(Stored data entries)
§

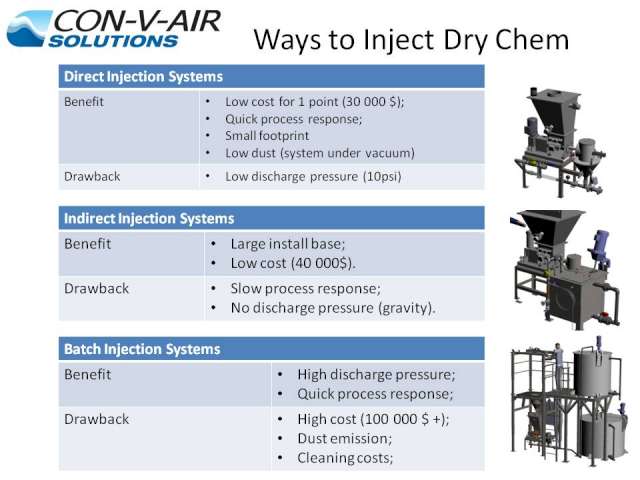 CON-V-AIR SOLUTIONS

Ways to Inject Dry Chem

| Direct Injection Systems | |
|---|---|
| Benefit | • Low cost for 1 point (30 000 $); • Quick process response; • Small footprint • Low dust (system under vacuum) |
| Drawback | • Low discharge pressure (10psi) |

| Indirect Injection Systems | |
|---|---|
| Benefit | • Large install base; • Low cost (40 000$). |
| Drawback | • Slow process response; • No discharge pressure (gravity). |

| Batch Injection Systems | |
|---|---|
| Benefit | • High discharge pressure; • Quick process response; |
| Drawback | • High cost (100 000 $ +); • Dust emission; • Cleaning costs; |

§

■ **WHAT YOU NEED TO DO**
Omitting the images, output each record precisely as written.

■ **TASK RESULT**
 CON-V-AIR SOLUTIONS

Ways to Inject Dry Chem

| Direct Injection Systems | |
|---|---|
| Benefit | • Low cost for 1 point (30 000 $); • Quick process response; • Small footprint • Low dust (system under vacuum) |
| Drawback | • Low discharge pressure (10psi) |

| Indirect Injection Systems | |
|---|---|
| Benefit | • Large install base; • Low cost (40 000$). |
| Drawback | • Slow process response; • No discharge pressure (gravity). |

| Batch Injection Systems | |
|---|---|
| Benefit | • High discharge pressure; • Quick process response; |
| Drawback | • High cost (100 000 $ +); • Dust emission; • Cleaning costs; |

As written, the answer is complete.